LOS ANGELES (CBSLA) - A California crowdfunding effort is hoping to solve the U.S. homeless crisis by building a 300-acre city open exclusively to those without a home.
Daune Nason, founder of the Folsom-based Citizens Again, released details Thursday of his plans for an estimated $3 billion private city equipped with amenities and services for a 150,000 "high-needs" population.
California's homeless population in 2018 was almost 130,000, nearly a quarter of the national total, according to the most recent federal data.
"Qualified citizens" - those who meet as-yet undisclosed criteria - will be allowed to live in the city and are free to leave whenever they wish, says Nason, who adds, "Some might want to stay forever."
According to a press release, the all-inclusive city will offer high-density housing in dormitories consisting of sleeping quarters and communal bathrooms with private showers.

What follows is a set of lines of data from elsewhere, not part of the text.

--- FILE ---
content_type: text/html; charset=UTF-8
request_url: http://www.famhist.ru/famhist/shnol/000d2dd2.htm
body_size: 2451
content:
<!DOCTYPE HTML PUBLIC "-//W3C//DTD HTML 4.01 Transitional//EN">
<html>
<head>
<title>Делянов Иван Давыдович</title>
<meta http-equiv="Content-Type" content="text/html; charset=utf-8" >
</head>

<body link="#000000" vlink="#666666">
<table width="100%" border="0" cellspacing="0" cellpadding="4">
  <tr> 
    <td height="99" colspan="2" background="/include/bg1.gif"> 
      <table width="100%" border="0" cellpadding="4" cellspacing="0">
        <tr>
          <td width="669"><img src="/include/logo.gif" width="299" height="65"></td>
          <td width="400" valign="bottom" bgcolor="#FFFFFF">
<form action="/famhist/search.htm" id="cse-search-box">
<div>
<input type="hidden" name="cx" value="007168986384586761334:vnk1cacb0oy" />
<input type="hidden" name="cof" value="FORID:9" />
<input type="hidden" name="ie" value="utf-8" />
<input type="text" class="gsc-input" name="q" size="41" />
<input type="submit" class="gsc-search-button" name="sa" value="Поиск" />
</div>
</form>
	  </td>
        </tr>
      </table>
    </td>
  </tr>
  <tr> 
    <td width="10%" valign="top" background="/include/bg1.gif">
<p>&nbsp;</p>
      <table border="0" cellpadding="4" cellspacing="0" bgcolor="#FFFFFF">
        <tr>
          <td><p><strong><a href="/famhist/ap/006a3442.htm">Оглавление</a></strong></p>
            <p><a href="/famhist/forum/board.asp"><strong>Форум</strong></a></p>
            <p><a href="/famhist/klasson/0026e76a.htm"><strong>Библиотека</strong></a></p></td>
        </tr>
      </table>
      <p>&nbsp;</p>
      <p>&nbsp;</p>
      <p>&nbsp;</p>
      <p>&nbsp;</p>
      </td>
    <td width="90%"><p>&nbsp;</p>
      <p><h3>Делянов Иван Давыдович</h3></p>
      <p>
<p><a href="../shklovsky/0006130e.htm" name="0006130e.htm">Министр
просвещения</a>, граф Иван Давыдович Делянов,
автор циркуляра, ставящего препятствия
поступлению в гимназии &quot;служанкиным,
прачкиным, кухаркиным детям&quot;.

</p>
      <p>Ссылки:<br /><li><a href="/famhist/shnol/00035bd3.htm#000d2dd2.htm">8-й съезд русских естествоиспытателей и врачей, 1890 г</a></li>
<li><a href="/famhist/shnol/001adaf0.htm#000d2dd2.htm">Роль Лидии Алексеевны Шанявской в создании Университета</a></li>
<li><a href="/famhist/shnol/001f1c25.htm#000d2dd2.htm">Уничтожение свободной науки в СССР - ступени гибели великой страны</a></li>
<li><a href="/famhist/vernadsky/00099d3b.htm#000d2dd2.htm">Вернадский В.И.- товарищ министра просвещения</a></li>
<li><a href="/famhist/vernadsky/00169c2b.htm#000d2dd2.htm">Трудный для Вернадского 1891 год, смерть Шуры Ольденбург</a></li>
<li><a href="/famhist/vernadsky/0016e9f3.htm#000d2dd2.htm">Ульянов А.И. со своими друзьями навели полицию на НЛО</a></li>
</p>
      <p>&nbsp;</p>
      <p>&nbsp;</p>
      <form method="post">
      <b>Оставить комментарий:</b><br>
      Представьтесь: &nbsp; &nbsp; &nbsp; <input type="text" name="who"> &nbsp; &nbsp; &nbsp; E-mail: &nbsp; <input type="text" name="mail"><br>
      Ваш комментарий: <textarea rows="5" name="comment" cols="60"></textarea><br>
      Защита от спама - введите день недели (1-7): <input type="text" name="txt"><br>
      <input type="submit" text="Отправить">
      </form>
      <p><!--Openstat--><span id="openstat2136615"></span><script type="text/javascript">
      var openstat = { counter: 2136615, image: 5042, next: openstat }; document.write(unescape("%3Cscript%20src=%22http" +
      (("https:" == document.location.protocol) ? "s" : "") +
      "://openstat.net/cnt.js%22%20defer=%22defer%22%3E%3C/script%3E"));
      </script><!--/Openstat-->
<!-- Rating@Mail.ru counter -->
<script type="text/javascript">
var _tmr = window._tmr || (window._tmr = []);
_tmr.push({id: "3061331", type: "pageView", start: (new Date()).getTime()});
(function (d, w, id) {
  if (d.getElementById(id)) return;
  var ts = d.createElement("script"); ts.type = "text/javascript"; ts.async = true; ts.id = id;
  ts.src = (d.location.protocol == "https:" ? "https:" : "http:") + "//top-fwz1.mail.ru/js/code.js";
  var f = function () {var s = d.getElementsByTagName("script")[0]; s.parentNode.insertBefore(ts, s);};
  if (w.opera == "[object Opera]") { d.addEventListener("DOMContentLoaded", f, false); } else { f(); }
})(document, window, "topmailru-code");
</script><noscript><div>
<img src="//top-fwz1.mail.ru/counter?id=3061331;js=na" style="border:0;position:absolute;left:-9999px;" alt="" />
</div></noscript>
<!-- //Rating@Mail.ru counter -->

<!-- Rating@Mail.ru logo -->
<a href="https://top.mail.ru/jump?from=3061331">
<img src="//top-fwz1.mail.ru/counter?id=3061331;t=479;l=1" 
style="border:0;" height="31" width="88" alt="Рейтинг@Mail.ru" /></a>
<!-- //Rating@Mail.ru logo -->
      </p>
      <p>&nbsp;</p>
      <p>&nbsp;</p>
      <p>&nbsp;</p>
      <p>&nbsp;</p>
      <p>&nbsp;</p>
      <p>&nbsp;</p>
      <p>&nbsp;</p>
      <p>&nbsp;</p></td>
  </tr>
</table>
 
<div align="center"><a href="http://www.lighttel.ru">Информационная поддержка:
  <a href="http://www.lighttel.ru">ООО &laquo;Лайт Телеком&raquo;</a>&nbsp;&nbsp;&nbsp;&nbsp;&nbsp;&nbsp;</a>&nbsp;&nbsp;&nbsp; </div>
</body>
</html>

Residents would be provided RFID-enabled wristbands to gain access to their dorm rooms as well as perform tasks such as job check-in, purchasing items with credits, medicine consumption, and more.
Each of the four neighborhoods will have their own cafeteria and kitchen and multiple scheduled eating times to accommodate a 150,000-person population, according to Nason.
The neighborhoods will also be fitted with tiered seating for residents to watch TV in a community setting within their neighborhood.
Part of the effort will involve building underground tunnels by which deliveries can be made and city workers can commute to job sites in order to "minimize disruption of citizen life", according to Nason.
And when those living in the city are prepared to leave, they'll be provided with job and life skills training along with counseling and therapy, Nason said.
"It will be a city they'll want to live in, a community they'll want to be part of, and for those that desire, an opportunity to gain life skills to integrate back into society," according to the Citizens Again website.
A GoFundMe effort with a goal of $50,000 for the proposed city had raised just $60 as of Thursday.